“It’s like a site-specific, interactive-type thing, isn’t it”
Joseph K is a modern retelling of Franz Kafka’s
The Trial, where a man is arrested and subsequently persecuted by a faceless Authority despite never finding out what his purported crime is, moving the action to 21st century London. Tom Basden is the comedian and writer who has adapted it here at the Gate Theatre. It takes a look at the absurdities of the depersonalisation of modern life and particularly its dependency on technology, playing on all too recognisable fears about store loyalty card points going missing, mobile phones stop working, what photograph plucked from Facebook would be used as your mugshot and the trials of dealing with disinterested call-centre workers, but really centres on the powerlessness that can be felt when trying, and failing, to deal with a bureaucracy that does not (can not) listen.

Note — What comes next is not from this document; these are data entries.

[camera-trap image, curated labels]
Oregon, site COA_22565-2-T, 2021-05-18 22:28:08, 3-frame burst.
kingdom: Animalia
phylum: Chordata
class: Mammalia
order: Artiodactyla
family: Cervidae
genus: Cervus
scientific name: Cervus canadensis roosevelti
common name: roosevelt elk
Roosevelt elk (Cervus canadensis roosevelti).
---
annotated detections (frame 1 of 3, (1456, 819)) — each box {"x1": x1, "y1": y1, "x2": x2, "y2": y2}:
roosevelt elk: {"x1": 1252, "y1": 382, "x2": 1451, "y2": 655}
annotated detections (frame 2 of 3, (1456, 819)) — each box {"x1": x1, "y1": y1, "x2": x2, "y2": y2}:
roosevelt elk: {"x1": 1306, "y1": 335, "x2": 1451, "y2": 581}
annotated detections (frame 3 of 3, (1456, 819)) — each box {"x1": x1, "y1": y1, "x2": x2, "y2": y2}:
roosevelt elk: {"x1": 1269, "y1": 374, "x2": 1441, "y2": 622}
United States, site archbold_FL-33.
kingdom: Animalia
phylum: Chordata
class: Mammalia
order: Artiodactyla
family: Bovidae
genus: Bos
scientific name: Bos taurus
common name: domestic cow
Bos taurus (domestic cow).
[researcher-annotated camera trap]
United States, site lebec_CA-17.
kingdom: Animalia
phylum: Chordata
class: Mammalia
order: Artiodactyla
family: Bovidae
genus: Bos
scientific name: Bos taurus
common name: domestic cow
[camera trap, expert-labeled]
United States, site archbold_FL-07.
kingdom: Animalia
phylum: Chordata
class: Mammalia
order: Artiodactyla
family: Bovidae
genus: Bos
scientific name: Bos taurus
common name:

Pip Carter is well cast as the initially bullish 30 year old banker whose arrogance when first arrested is slowly eroded as although he is ostensibly allowed to remain free, his life becomes one huge faceless bureaucratic nightmare with no answers and no-one to turn to. His nightmare is all-too-recognisable and Carter plays the strained communications and mounting desperation well as Joseph is forced to question the reality of what is happening to him as things take an increasingly surreal turn, yet remaining a brutal boss to his underling all the while.
Yet despite everything, something just didn’t quite connect to elevate this to great theatre. The tone never quite progressed enough for me, the momentum never really generated to take it to the darker places suggested within. I felt this was mainly to do with the format of the show with its relatively short scenes, prolonged changeovers and, I suspect, a little self-indulgence in the writing process. Basden and regular collaborator Tim Key play a multitude of supporting characters in a dizzying array but the overall effect comes across mainly as playing to their own strengths as rapid-fire comedians and dominating the focus at the expense of our lead character. And along with ‘real’ actress Siân Brooke who fulfils a similar role, what should come across as a spiralling descent into increasingly nightmarish madness, plays more like a sketch show, it was just too disjointed for me to convince fully as drama.
This is not to say that I didn’t find it funny, indeed some sections were hilarious, the dismissive Latin-speaking Bond-villain lawyer was excellent and the pops at radio shows were really well done. The performances were strong across the board, both Brooke and Carter really impressed me, and if nothing it was a scarily plausible premise that never felt so outlandish as to be that incredible. But something was awry in the balance for me, between the darkness and the surrealism and an ending which seemed to go in the face of the way the show was going. So ultimately more of a curiosity for me, than a must-see.